Inside Merle Haggard’s Final Years

Onstage, he’d sometimes launch into a song he’d written on the bus that day, with no rehearsal or warning to his band, the Strangers. Whenever he had the chance, he would rather make mistakes trying something new than go through the motions of playing the same song the same way twice.
He was like that in conversation, too. He couldn’t help but dig deep, search for new meanings, even when the discoveries were painful. One night, Merle took me for a ride in his golf cart and stopped on a ridge overlooking his 200-acre property. He told me he recently realized that he’d spent most of his life on the run “from the authorities and mostly from myself,” and he choked up when he said his biggest ambition now was to “stand still and face where I’m at.
“I’m a nomad,” he said. “But this property and my family, that’s what it really comes down to for me now. They need me, and I hope I have a little time to enjoy them.”

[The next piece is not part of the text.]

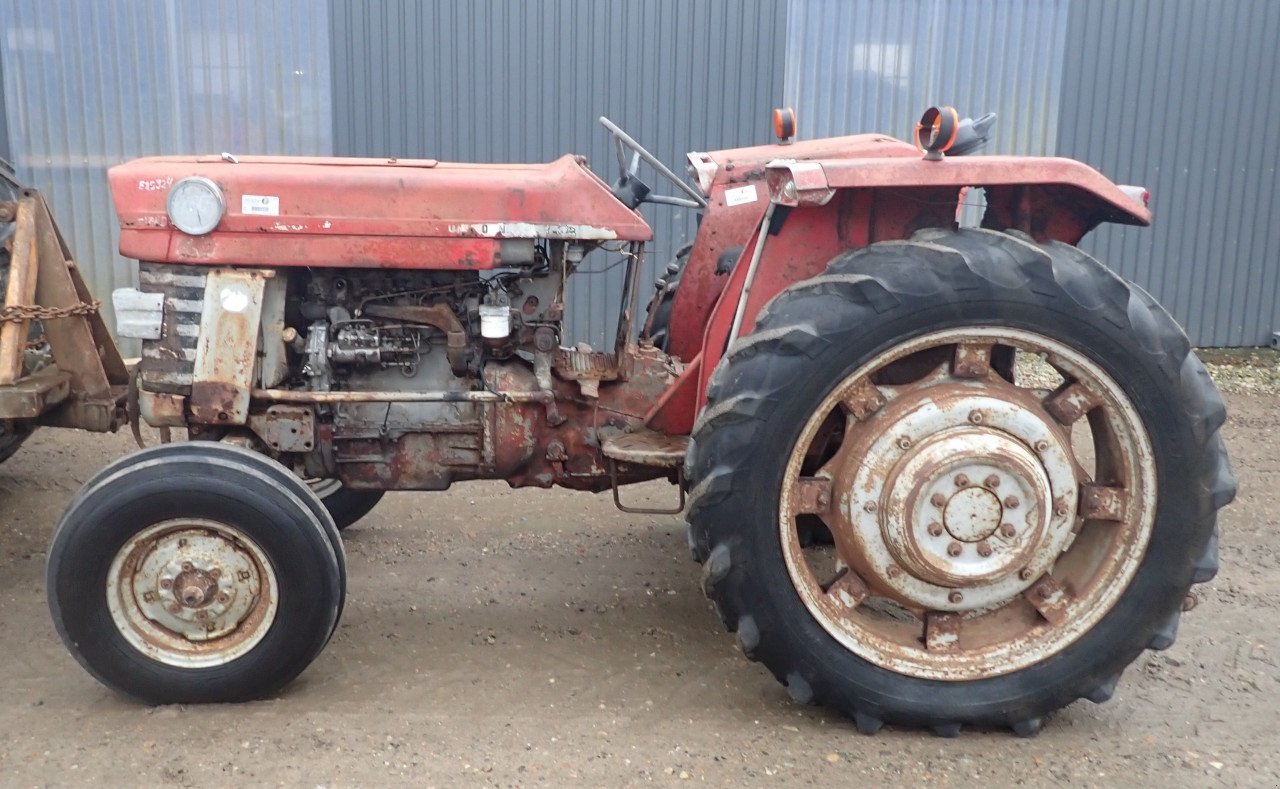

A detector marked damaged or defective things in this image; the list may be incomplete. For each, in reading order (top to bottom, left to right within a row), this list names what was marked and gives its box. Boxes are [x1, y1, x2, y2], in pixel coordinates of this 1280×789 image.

rusted metal panel [103, 154, 650, 271]
rusted metal panel [188, 267, 266, 425]
rusty wheel hub [773, 330, 1157, 681]
rusty wheel hub [107, 520, 277, 671]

If Merle’s thinking sometimes carried a conspiratorial edge, it was also often prophetic. “I’m here to tell you, boys, things aren’t going well in this country and they’re getting worse,” he shouted one day on his tour bus, as we passed toxic burning rice fields on the highway outside Sacramento. “I’m not sure we can turn it around. I got to think that one of these days somebody’s going to fight back. I don’t know how and I don’t know when, but it’s coming, and when it does, all hell is going to break loose. I’m talking like I mean it, ’cause I’m scared.
“The spirit of the American people is the only thing that can save America,” he said. “Not the spirit of America, the spirit of the American people. If we rise up and take this country back, as we’ve done in the past – that’s our only hope.”

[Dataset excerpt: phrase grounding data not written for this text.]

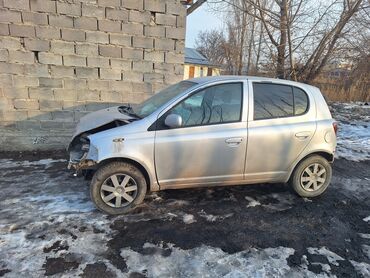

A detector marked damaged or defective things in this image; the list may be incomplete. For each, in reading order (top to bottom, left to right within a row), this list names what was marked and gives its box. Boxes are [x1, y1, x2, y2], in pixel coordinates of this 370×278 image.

crumpled front hood [71, 106, 134, 140]
damaged silver hatchback [68, 76, 336, 215]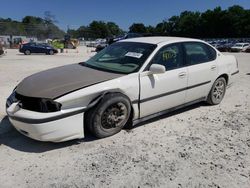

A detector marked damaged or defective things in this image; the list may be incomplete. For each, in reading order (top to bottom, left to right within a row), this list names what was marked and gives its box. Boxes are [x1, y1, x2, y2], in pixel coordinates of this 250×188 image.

damaged hood [16, 63, 123, 99]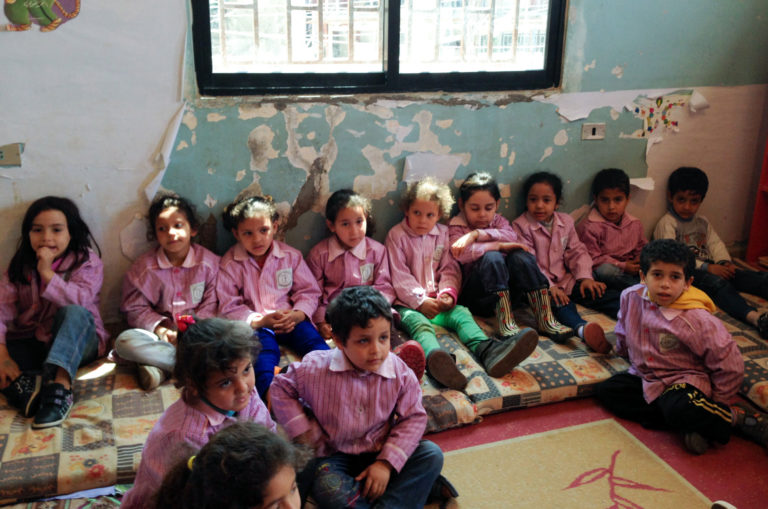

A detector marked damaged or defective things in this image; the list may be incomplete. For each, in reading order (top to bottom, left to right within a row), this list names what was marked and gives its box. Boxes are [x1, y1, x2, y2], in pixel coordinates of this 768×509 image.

Haggard had undergone surgery not long before to remove the tumor on his lung, and he told me he’d been more scared than he let on. “You know, you always think you’re going to be the one that does all right. I was supposed to be on the table by 7:30 that morning, but it was 9:30 before they started because I had a lot of questions. The guy’s hands were awful big, the main surgeon. I said, ‘Don’t you have to make a bigger hole than most guys?’ He said, ‘No, I’m not going in there with my hands.’ But it’s quite a procedure. They have to come in through the back, break out a couple of bars, and you don’t get those back.
“I was probably ready to go, you know. I’d done about everything I knew how to do. But to get an extension is always nice.”

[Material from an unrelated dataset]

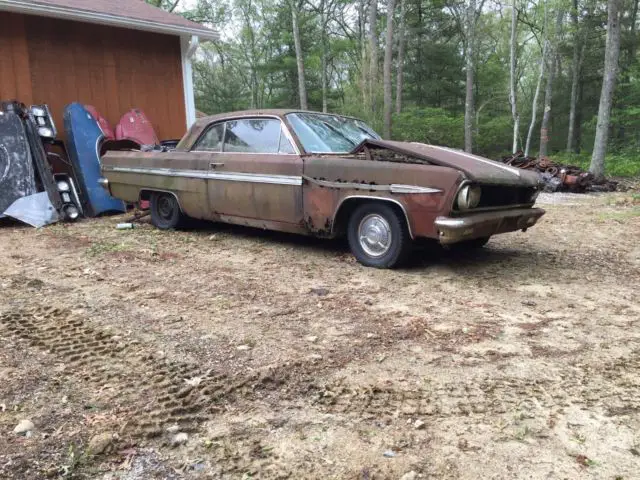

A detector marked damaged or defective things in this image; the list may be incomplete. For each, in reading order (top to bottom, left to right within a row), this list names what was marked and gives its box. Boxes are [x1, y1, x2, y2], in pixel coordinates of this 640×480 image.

As Merle talked, his saxophonist, Don Markham, who has played in the Strangers since 1969, sat nearby. A mutual friend had died the day before. “Don said, ‘You know, we’re gonna be doing that in the next few years,'” Merle recounted, with a barking laugh. “I thought about that all night, Don. I thought you could have said the next few hours and probably been right.”
“Doin’ what?” Markham replied. “I don’t remember what I said.”
“Dyin’!” Merle shouted. “Everybody’s doin’ it!”
One of the last times I visited merle was just before Christmas in 2012, at the Golden Nugget in Las Vegas, where he had booked two concerts to close out the year. He was lounging in a two-story suite, with floor-to-ceiling windows and a gold-plated staircase. His fox terrier, Fanny, the same breed he’d kept since he was a kid, sat on his lap as he picked tracks for a duet album to be sold at Cracker Barrel. As usual, Merle had plans stacked up: an album of Dylan covers, a possible biopic (“Something honest, none of that corny shit”), and one thing I’d never heard him talk about before – a vacation.